Text section
☆ ☆ ☆ ☆ ☆

The following external load measures were selected for analysis: total distance [m], distance above 55% of individual maximal speed [m], distance above 70% of individual maximal speed [m], number of accelerations > 4 m/s2, number of decelerations > 4 m/s2 and total loading [arbitrary units]. The distance-related measures, accelerations, decelerations, all of them with their respective thresholds, were selected because they have been used most frequently in practice and in studies analyzing external load (especially in soccer), and literature proposes to consider them [5, 10, 31, 32]. The latter also applies to total loading. Furthermore, these measures are similar to the one used by Fernández et al. (2021) [13]. Total loading gives the total of the forces on the player over the entire session based on accelerometer data alone and without any weightings. It uses the magnitude of the accelerometer values taken in three directions, sampled with 100 Hz. The total is scaled by 1000 to give manageable values. In many cases it is recommended to work with fixed speed thresholds [5, 10], which seems reasonable from various aspects. In contrast and given load management should take place at the individual level [2, 10], relative speed thresholds have been chosen for the purpose of the present analysis [31, 32]. The percentage thresholds applied for the relative speed thresholds (i.e., 55 and 70) are explained by the fact that they correspond to the recommended fixed thresholds [5] for a maximum speed of 36 km/h. In the present analysis, the individual maximum speed was defined as the respective highest speed measured by GNSS [33], provided it followed a proper acceleration phase, the absence of which reveals clear measurement errors. In case a new maximum speed was measured, the new value replaced the previous one.

☆ ☆ ☆ ☆ ☆

Supplied data
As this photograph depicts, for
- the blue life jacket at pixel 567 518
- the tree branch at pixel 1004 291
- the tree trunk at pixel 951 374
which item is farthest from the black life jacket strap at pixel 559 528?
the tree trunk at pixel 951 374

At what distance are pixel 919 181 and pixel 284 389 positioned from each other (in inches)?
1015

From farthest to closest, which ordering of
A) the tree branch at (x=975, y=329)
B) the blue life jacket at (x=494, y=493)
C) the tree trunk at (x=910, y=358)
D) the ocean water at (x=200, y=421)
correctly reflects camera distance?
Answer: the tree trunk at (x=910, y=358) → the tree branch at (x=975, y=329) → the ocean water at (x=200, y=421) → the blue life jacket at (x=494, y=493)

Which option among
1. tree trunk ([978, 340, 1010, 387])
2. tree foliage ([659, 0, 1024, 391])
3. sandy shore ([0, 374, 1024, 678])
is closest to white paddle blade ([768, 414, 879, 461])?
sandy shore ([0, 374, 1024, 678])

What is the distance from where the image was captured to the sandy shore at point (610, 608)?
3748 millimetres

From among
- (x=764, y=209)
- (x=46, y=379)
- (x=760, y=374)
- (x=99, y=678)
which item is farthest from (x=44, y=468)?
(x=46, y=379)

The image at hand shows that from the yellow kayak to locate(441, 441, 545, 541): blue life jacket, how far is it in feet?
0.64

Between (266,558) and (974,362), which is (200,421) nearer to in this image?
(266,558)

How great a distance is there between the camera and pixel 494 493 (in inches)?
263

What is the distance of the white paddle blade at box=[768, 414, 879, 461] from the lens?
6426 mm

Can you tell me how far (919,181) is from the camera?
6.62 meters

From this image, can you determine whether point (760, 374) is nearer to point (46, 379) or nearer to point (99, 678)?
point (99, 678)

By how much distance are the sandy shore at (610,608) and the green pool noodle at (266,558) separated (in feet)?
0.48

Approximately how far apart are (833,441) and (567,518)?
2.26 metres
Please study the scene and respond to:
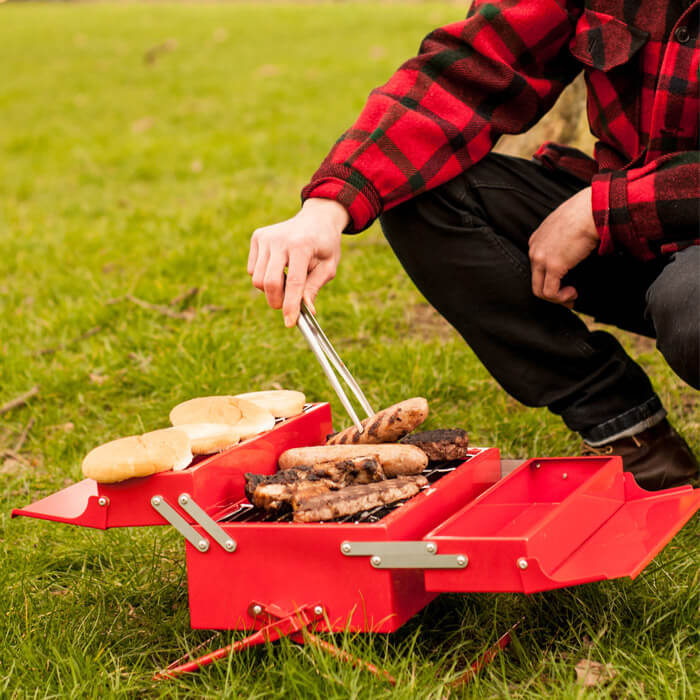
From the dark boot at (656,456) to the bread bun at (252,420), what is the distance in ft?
2.90

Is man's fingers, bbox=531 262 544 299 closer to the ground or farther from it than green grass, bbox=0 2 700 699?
farther from it

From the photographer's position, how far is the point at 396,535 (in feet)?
5.21

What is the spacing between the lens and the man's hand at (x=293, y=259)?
1890 millimetres

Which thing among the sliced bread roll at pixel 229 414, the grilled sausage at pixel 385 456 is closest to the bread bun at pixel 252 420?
the sliced bread roll at pixel 229 414

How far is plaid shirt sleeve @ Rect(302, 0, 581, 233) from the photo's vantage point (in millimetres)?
2180

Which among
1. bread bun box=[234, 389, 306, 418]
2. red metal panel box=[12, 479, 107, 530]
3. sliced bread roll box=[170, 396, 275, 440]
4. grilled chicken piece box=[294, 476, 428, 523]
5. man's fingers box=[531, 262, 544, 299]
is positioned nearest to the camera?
grilled chicken piece box=[294, 476, 428, 523]

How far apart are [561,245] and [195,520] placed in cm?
100

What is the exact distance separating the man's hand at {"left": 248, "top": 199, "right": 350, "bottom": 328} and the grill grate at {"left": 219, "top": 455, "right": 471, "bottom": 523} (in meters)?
0.37

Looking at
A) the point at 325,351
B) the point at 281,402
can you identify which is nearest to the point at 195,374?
the point at 281,402

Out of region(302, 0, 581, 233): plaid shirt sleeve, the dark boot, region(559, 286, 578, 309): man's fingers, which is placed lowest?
the dark boot

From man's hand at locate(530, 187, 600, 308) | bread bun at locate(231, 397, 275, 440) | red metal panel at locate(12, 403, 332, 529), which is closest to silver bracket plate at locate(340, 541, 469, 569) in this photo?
red metal panel at locate(12, 403, 332, 529)

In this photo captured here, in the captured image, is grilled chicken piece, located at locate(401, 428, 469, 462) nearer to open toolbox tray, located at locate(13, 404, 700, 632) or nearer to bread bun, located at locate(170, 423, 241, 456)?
open toolbox tray, located at locate(13, 404, 700, 632)

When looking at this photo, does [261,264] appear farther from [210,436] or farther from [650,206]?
[650,206]

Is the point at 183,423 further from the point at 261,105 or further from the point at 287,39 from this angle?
the point at 287,39
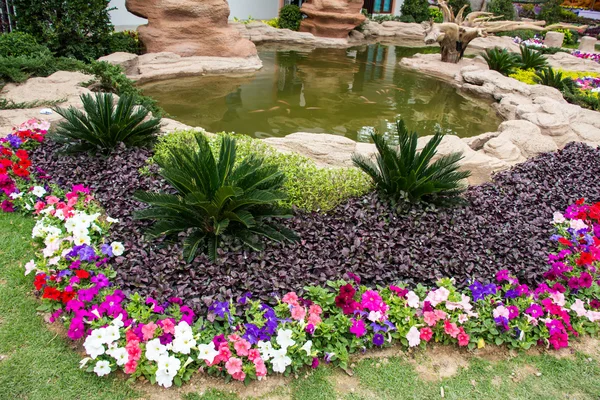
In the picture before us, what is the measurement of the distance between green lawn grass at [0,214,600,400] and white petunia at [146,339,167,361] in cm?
16

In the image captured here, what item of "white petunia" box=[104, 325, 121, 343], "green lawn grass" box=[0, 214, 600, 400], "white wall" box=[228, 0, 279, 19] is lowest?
"green lawn grass" box=[0, 214, 600, 400]

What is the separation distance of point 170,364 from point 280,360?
587 mm

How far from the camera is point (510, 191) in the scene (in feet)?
14.1

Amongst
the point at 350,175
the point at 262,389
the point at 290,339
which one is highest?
the point at 350,175

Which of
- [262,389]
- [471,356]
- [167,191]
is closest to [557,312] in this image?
[471,356]

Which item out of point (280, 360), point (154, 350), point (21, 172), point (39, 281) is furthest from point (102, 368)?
point (21, 172)

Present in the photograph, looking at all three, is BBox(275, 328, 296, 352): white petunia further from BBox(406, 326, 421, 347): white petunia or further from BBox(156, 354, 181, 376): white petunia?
BBox(406, 326, 421, 347): white petunia

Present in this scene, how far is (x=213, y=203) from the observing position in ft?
9.45

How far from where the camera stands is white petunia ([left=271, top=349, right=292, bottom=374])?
94.2 inches

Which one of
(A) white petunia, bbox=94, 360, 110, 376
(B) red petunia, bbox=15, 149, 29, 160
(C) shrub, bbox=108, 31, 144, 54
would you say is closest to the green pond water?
(C) shrub, bbox=108, 31, 144, 54

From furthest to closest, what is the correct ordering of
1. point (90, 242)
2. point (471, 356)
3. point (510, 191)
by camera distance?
point (510, 191) → point (90, 242) → point (471, 356)

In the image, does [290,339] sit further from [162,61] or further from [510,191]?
[162,61]

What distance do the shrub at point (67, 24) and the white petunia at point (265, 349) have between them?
24.2ft

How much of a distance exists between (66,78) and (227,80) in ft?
10.3
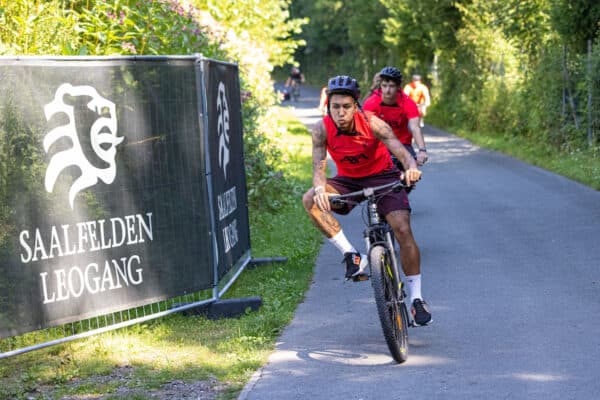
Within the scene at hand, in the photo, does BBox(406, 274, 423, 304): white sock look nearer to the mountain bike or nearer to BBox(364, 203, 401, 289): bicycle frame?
the mountain bike

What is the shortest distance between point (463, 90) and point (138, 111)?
86.7 feet

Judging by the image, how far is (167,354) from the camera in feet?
24.2

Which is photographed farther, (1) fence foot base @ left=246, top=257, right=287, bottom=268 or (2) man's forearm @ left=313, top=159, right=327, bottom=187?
(1) fence foot base @ left=246, top=257, right=287, bottom=268

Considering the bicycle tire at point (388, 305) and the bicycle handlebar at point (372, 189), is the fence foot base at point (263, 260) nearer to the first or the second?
the bicycle handlebar at point (372, 189)

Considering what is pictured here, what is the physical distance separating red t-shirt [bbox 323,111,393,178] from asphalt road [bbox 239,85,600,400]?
1189 mm

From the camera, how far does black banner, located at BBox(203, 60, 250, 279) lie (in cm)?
873

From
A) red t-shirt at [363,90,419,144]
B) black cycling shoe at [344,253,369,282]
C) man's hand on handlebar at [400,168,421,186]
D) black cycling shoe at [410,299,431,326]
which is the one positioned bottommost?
black cycling shoe at [410,299,431,326]

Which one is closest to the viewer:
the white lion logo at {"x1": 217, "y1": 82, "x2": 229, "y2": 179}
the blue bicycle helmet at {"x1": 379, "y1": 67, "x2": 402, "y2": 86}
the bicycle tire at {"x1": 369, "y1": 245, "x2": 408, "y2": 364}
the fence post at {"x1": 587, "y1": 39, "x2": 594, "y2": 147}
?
the bicycle tire at {"x1": 369, "y1": 245, "x2": 408, "y2": 364}

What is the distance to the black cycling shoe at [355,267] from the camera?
23.9ft

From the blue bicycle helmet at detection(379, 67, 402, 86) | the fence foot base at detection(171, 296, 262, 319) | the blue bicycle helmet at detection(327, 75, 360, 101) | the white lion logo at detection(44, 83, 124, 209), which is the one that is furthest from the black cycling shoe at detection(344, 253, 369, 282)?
the blue bicycle helmet at detection(379, 67, 402, 86)

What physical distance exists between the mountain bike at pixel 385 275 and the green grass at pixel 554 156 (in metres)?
9.99

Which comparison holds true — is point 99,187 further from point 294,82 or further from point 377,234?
point 294,82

☆ ☆ ☆ ☆ ☆

What you are asked to do
Can you continue the passage on external load measures, picking up after its final sentence?

The output
Internal load
The athletes were asked to complete a questionnaire after the end of each session (i.e., match or training), reporting a single global rating of their perceived exertion for the entire session (sRPE) [34] on a CR10-point scale, adapted by Foster et al. (2001) [34]. The questionnaire was to be filled in on the personal smartphone, ideally 30 minutes after a session. The players were instructed to provide the data honestly and individually. They were also told that no negative consequences could arise for them in connection with their answers. By multiplying declared sRPE by the respective session duration [min], originating from GNSS data, session rate of perceived exertion training load (sRPE-TL), presented in arbitrary units, was calculated to quantify internal load [5, 35, 36].
Short Recovery and Stress Scale (SRSS)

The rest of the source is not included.